How to extract table data from an image using Vision Framework in iOS?

645 views Asked by At

With iOS Vision Framework, I am able to perform OCR and fetch recognized text from an image using

VNRecognizedTextObservation

Now let say, I have an image in which there is some text paragraph along with a table. The table has many columns and associated rows with it(Refer below image). Is it possible to recognize a particular column's key and values from the table using Vision?

For example, I want to fetch 2014 Retail Sales numbers alone from the below image using Vision. How to do this?

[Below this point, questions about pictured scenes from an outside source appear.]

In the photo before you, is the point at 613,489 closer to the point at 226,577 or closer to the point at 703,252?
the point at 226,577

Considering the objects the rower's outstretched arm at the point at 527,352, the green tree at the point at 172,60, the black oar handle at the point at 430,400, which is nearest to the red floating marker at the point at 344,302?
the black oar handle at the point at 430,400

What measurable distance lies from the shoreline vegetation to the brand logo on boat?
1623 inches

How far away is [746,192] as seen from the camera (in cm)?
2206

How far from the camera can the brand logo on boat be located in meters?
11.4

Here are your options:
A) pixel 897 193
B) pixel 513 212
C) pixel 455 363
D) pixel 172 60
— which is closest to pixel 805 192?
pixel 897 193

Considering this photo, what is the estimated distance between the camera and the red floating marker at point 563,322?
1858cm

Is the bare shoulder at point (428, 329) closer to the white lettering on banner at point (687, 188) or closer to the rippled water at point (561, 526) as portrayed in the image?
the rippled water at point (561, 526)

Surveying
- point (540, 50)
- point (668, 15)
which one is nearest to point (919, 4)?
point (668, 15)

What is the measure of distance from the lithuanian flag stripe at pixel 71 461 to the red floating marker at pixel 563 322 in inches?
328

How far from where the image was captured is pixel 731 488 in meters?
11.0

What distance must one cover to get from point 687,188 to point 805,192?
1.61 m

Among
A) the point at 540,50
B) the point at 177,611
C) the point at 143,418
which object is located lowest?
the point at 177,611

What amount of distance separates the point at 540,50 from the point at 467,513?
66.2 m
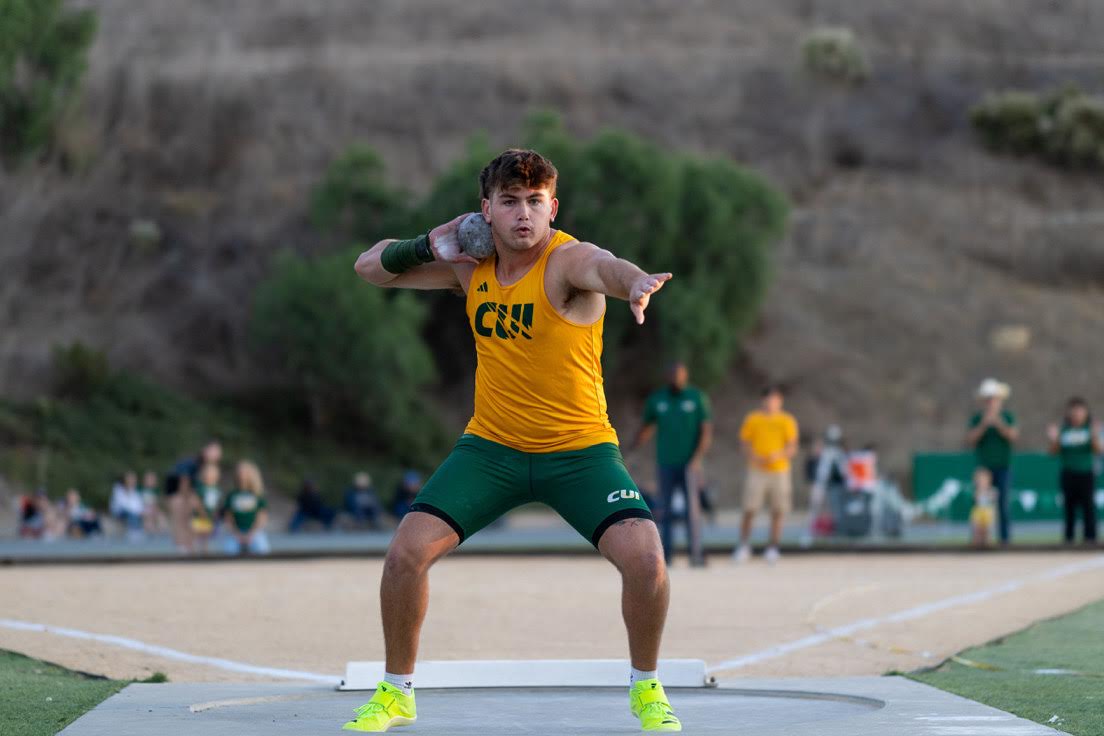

Can we use both Vision and CoreML to do this?

enter image description here

1

There are 1 answers

0
Surajkumbhar904 On

Yes it is possible using the vision

 guard let cgImage = image.cgImage else { return }
    let imageRequestHandler = VNImageRequestHandler(cgImage: cgImage, orientation: .right)
    
    let size = CGSize(width: cgImage.width, height: cgImage.height) // note, in pixels from `cgImage`; this assumes you have already rotate, too
    let bounds = CGRect(origin: .zero, size: size)
    // Create a new request to recognize text.
    let request = VNRecognizeTextRequest { [self] request, error in
        guard
            let results = request.results as? [VNRecognizedTextObservation],
            error == nil
        else { return }
        
        let rects = results.map {
            convert(boundingBox: $0.boundingBox, to: CGRect(origin: .zero, size: size))
        }

    func convert(boundingBox: CGRect, to bounds: CGRect) -> CGRect {
    let imageWidth = bounds.width
    let imageHeight = bounds.height
    
    // Begin with input rect.
    var rect = boundingBox
    
    // Reposition origin.
    rect.origin.x *= imageWidth
    rect.origin.x += bounds.minX
    rect.origin.y = (1 - rect.maxY) * imageHeight + bounds.minY
    
    // Rescale normalized coordinates.
    rect.size.width *= imageWidth
    rect.size.height *= imageHeight
    
    return rect
}

you can detect the column's key bounding box and extend the bounding box height

 var targetBoundingBox: CGRect?
        var targetWord = "Retailer"
        
        for result in results {
            if let candidate = result.topCandidates(1).first, candidate.string.lowercased().contains(targetWord.lowercased()) {
                targetBoundingBox = convert(boundingBox: result.boundingBox, to: CGRect(origin: .zero, size: size))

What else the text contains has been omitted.